Problem details:
Rewrite every entry below without the pictures, replacing "Takara tomy" with "Takara Tomy" and keeping everything else unchanged.

(Dataset excerpts)
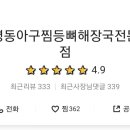 명동아구찜 이미지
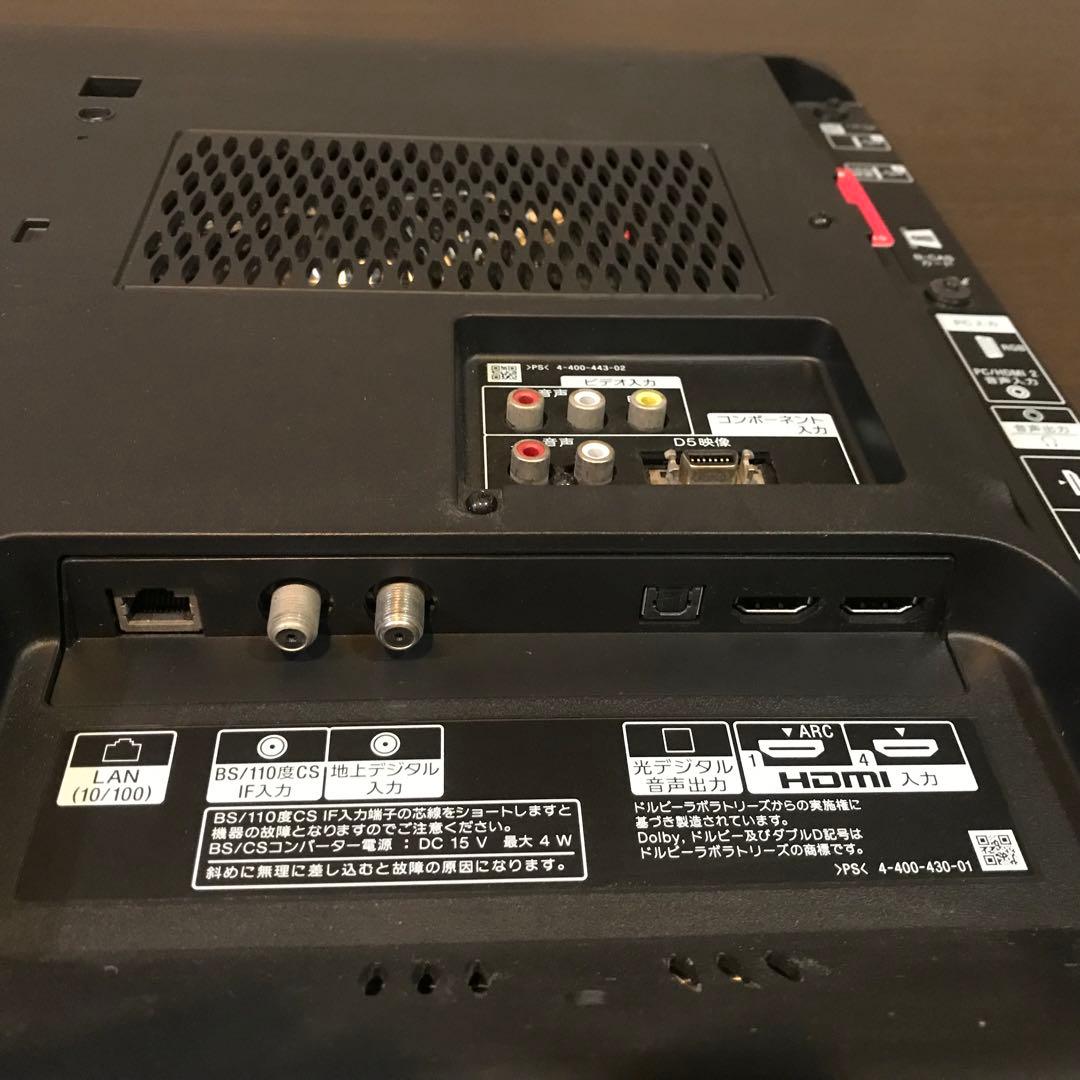 SONY 32インチ液晶テレビBRAVIA【KDL-32EX550】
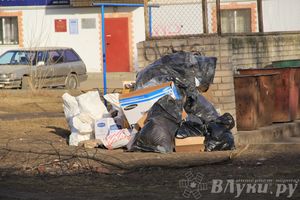 Город в ожидании субботника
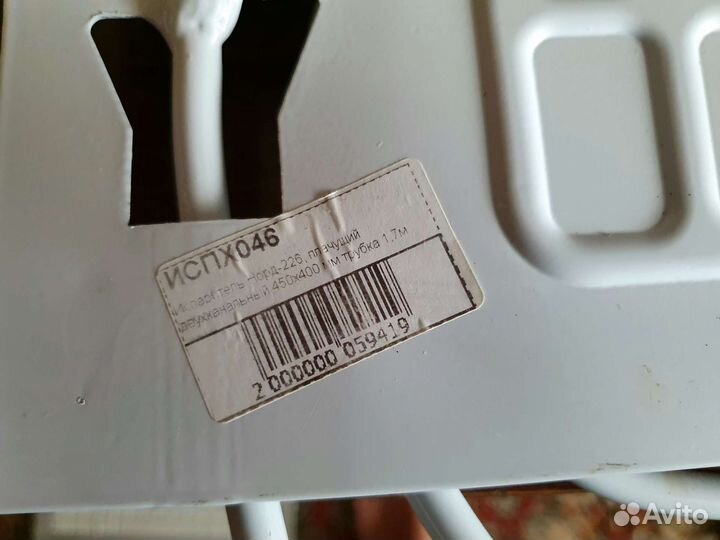 Испаритель для холодильника Норд-226 (Новый)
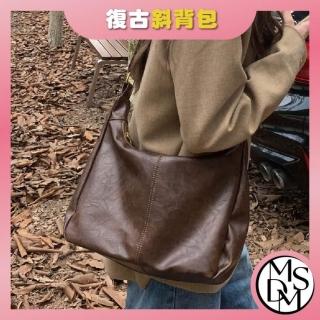 【MDMS】美拉德復古斜揹包 韓版托特包 休閒百搭 通勤 大容量肩揹包 多功能簡約皮革包 B098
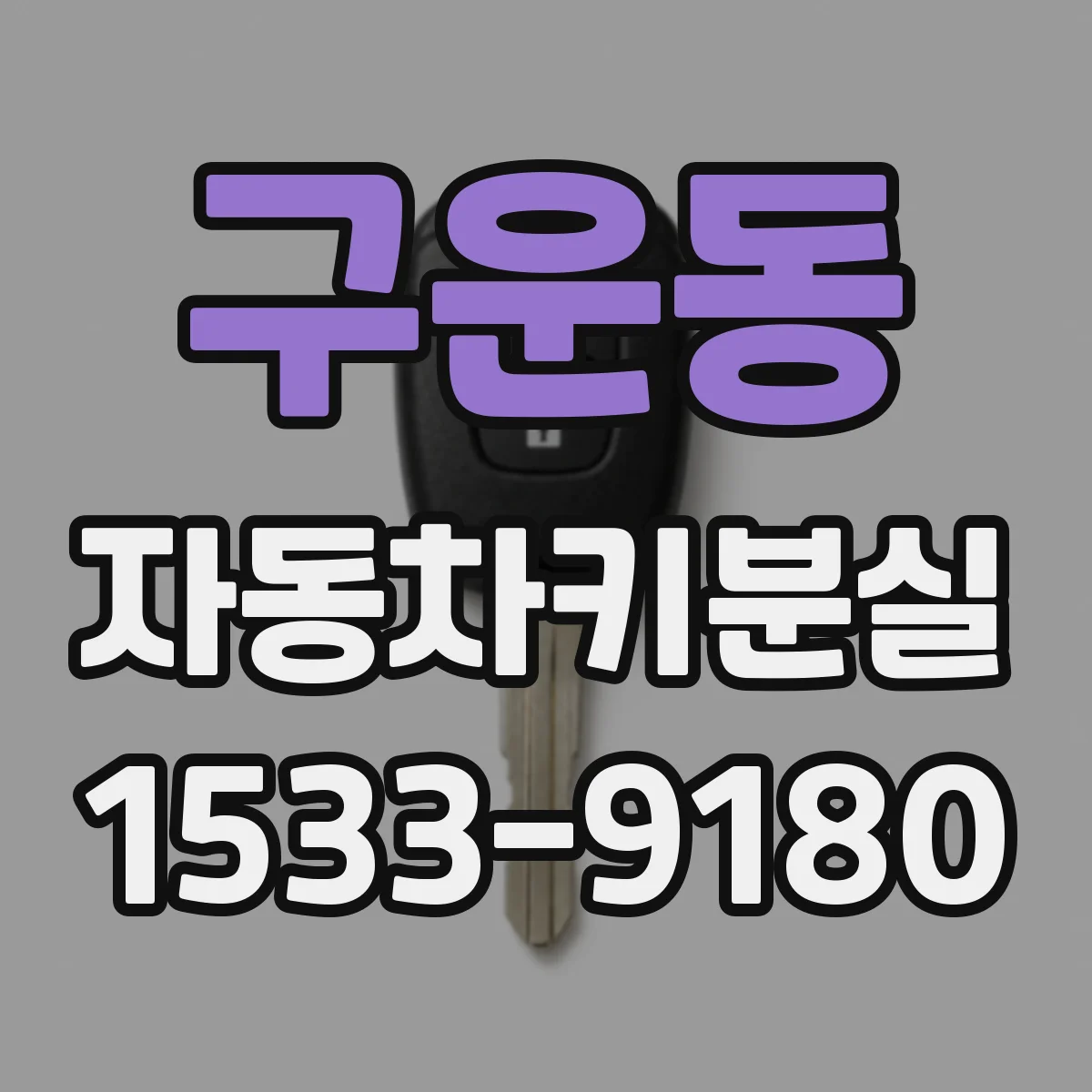 구운동 자동차키분실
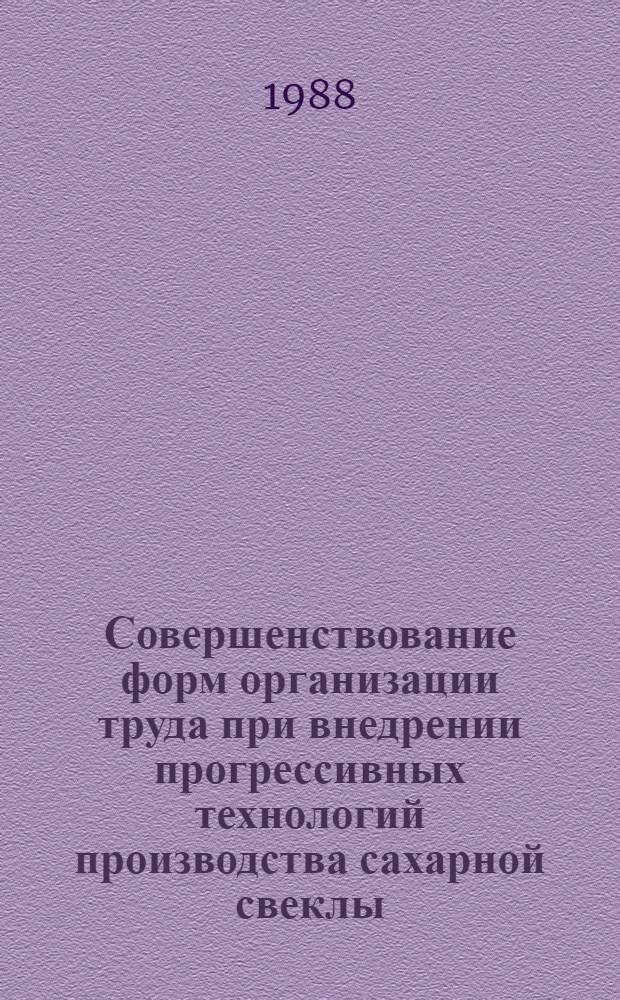 Совершенствование форм организации труда при внедрении прогрессивных технологий производства сахарной свеклы : Автореф. дис. на соиск. учен. степ. канд. экон. наук : (08.00.22)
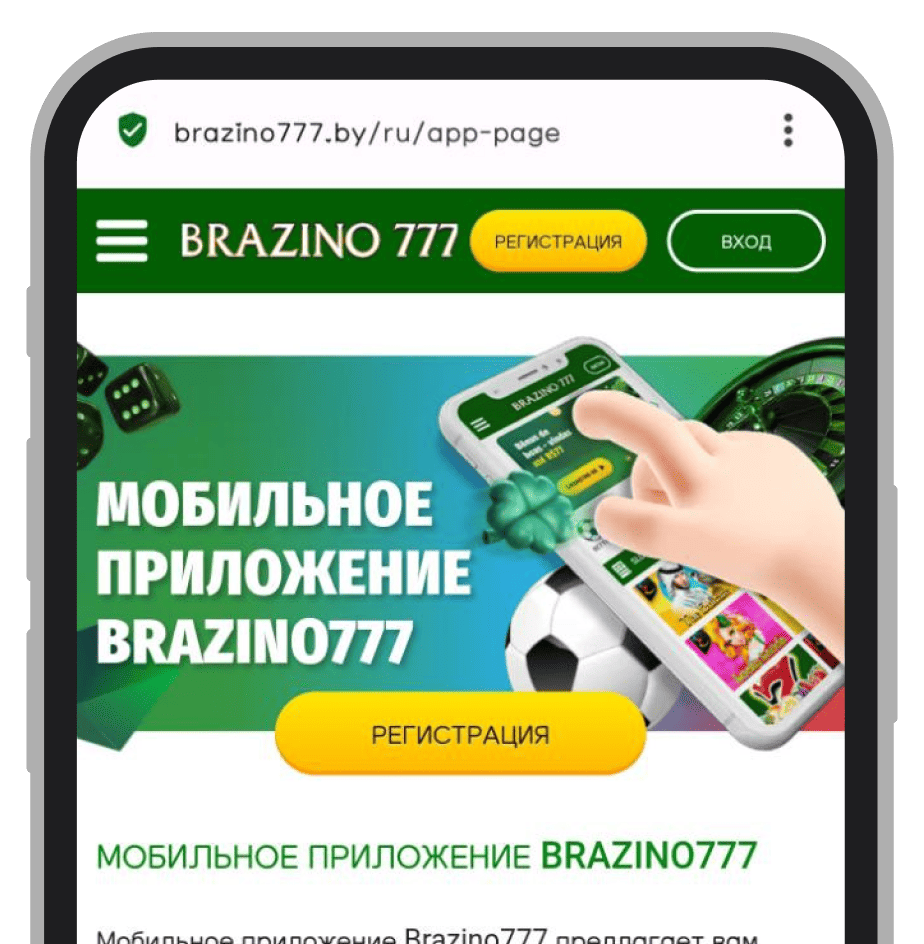 Скачать Бразино777 Беларусь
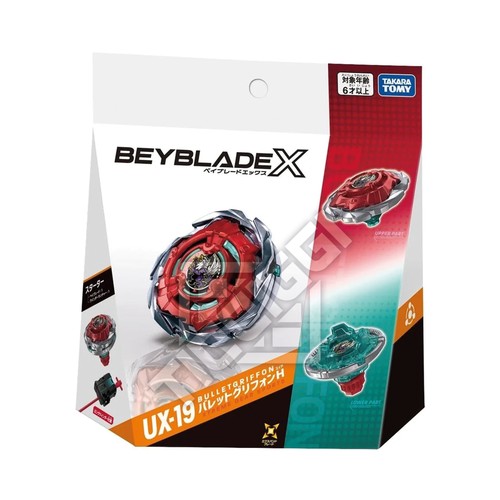 Takara tomy beyblade bullet - tomy,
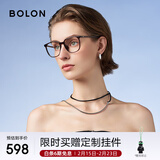BOLON暴龙眼镜潮流修颜大框光学近视眼镜框男女轻 BJ5129B21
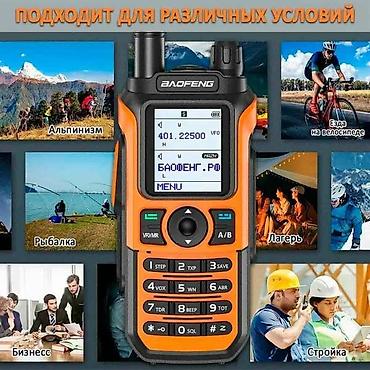 раций: Рация Baofeng UV-21 ProV2 - это обновленная версия популярной — 2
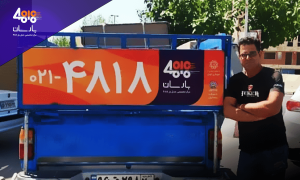 مهارت رانندگان باربری 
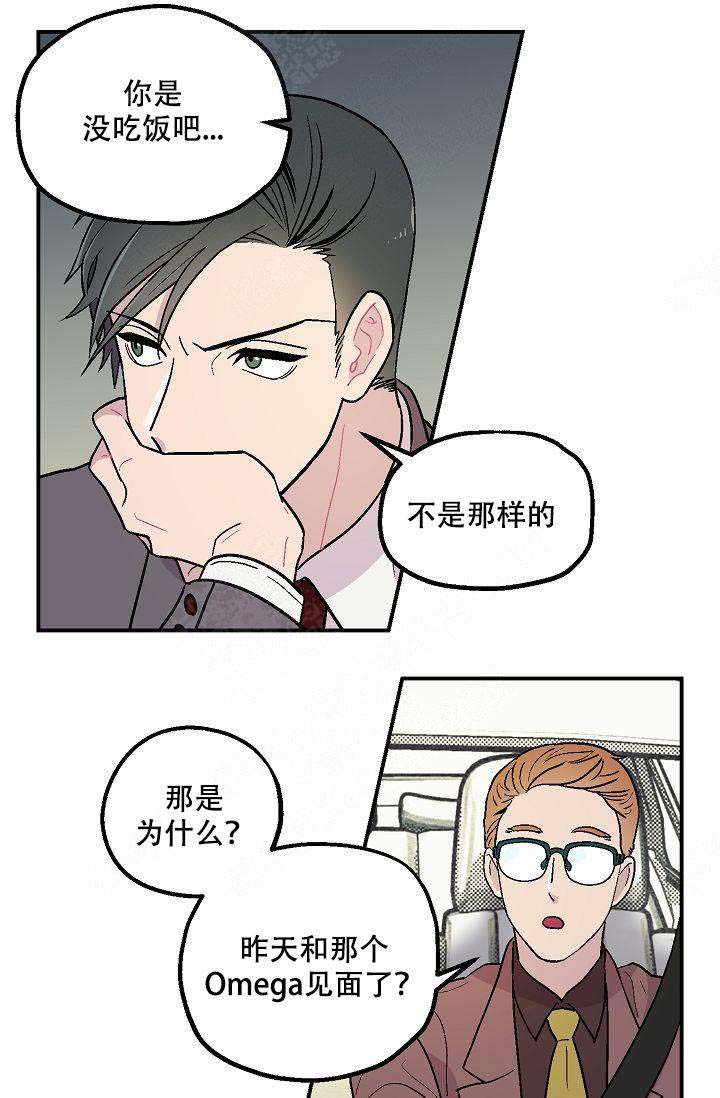 床笫之欢描述细致小说漫画,第5话1图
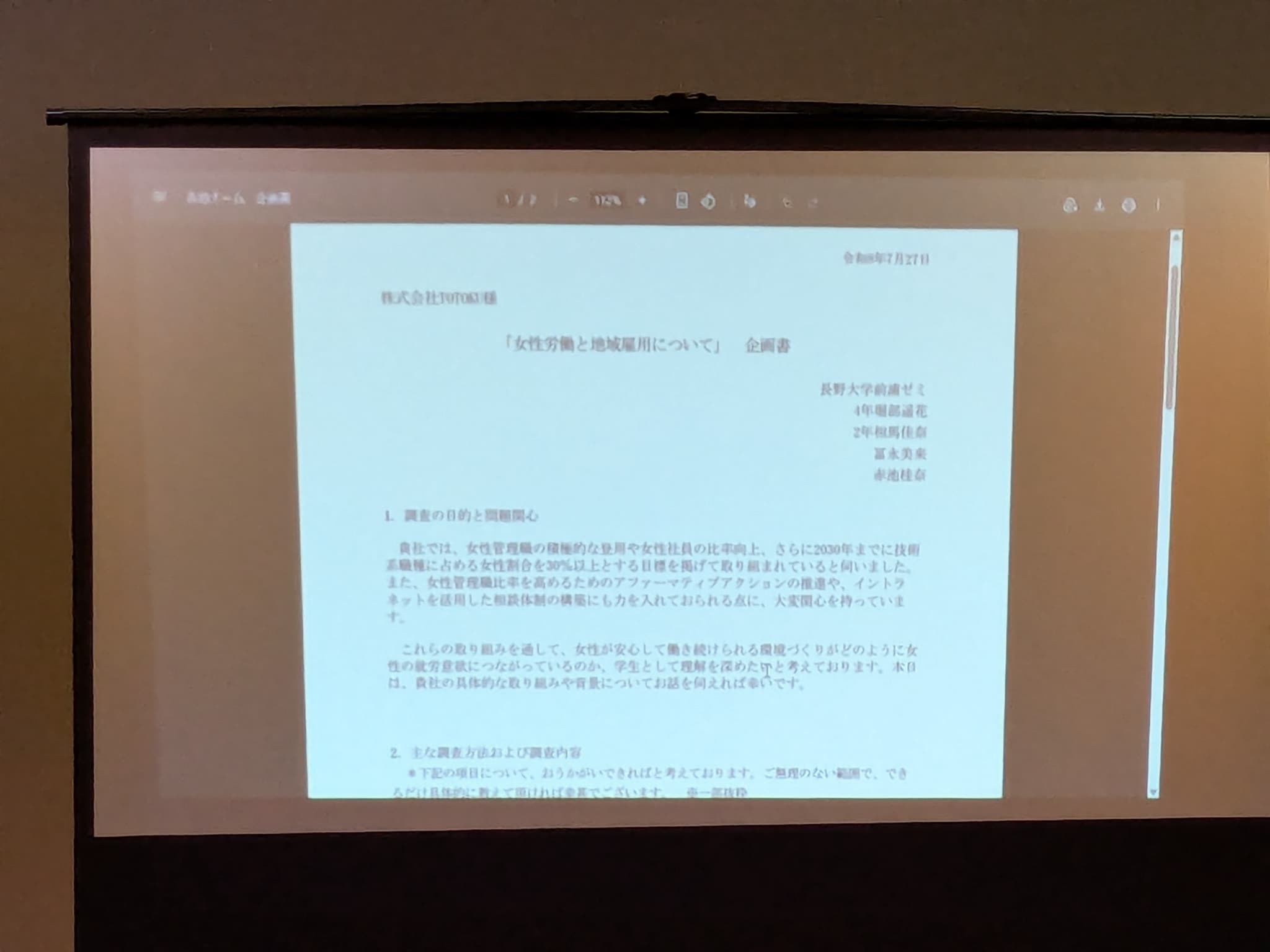 /upload/faculty/content/20260817maeura4.jpg
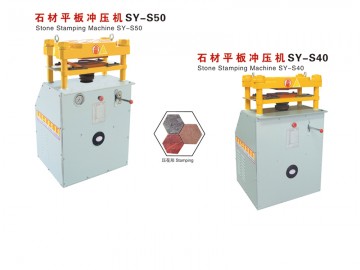 SY-S50-40 石材平板冲压机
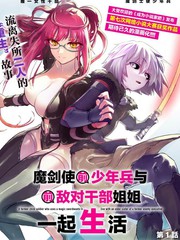 魔王女幹部X勇者少年兵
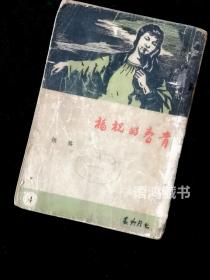 《青春的祝福》: 路翎著  1947年5月希望社再版  -七月派作品稀缺本-。木刻封面 刘建菴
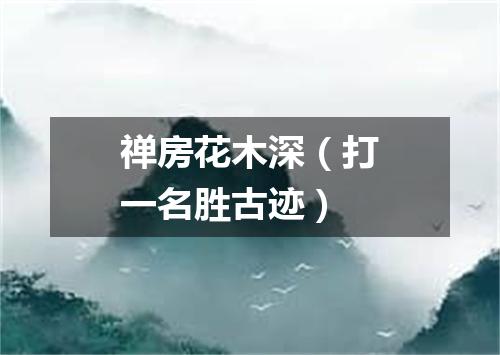 禅房花木深（打一名胜古迹）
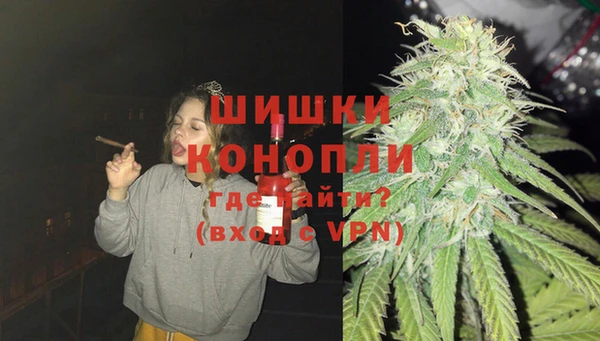 mix Вязники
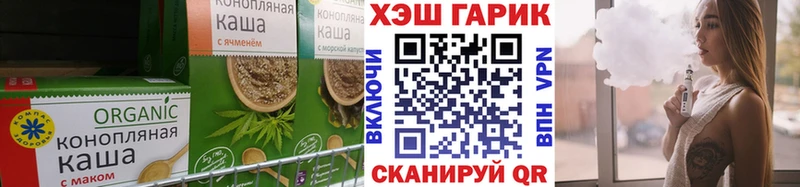 закладка  Родники  MEGA сайт  Еда ТГК конопля 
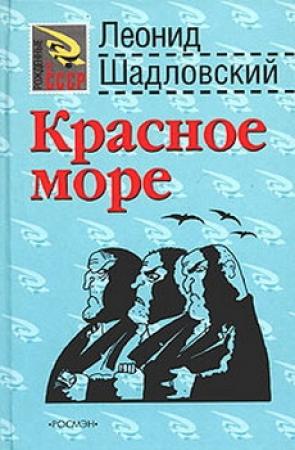 Обложка книги «Красное море» — Леонид Шадловский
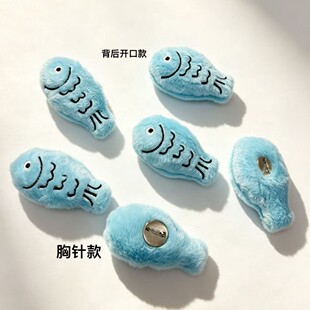 ���ȹ����I�ɐ�֨֨���Ϸ�С������ż���ë�q�������ЌW��������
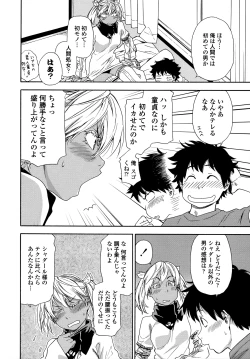 Page 54 of Power Play!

Output:
 명동아구찜 이미지
 SONY 32インチ液晶テレビBRAVIA【KDL-32EX550】
 Город в ожидании субботника
 Испаритель для холодильника Норд-226 (Новый)
 【MDMS】美拉德復古斜揹包 韓版托特包 休閒百搭 通勤 大容量肩揹包 多功能簡約皮革包 B098
 구운동 자동차키분실
 Совершенствование форм организации труда при внедрении прогрессивных технологий производства сахарной свеклы : Автореф. дис. на соиск. учен. степ. канд. экон. наук : (08.00.22)
 Скачать Бразино777 Беларусь
 Takara Tomy beyblade bullet - tomy,
BOLON暴龙眼镜潮流修颜大框光学近视眼镜框男女轻 BJ5129B21
 раций: Рация Baofeng UV-21 ProV2 - это обновленная версия популярной — 2
 مهارت رانندگان باربری 
 床笫之欢描述细致小说漫画,第5话1图
 /upload/faculty/content/20260817maeura4.jpg
 SY-S50-40 石材平板冲压机
 魔王女幹部X勇者少年兵
 《青春的祝福》: 路翎著  1947年5月希望社再版  -七月派作品稀缺本-。木刻封面 刘建菴
 禅房花木深（打一名胜古迹）
 mix Вязники
 закладка  Родники  MEGA сайт  Еда ТГК конопля 
 Обложка книги «Красное море» — Леонид Шадловский
 ���ȹ����I�ɐ�֨֨���Ϸ�С������ż���ë�q�������ЌW��������
 Page 54 of Power Play!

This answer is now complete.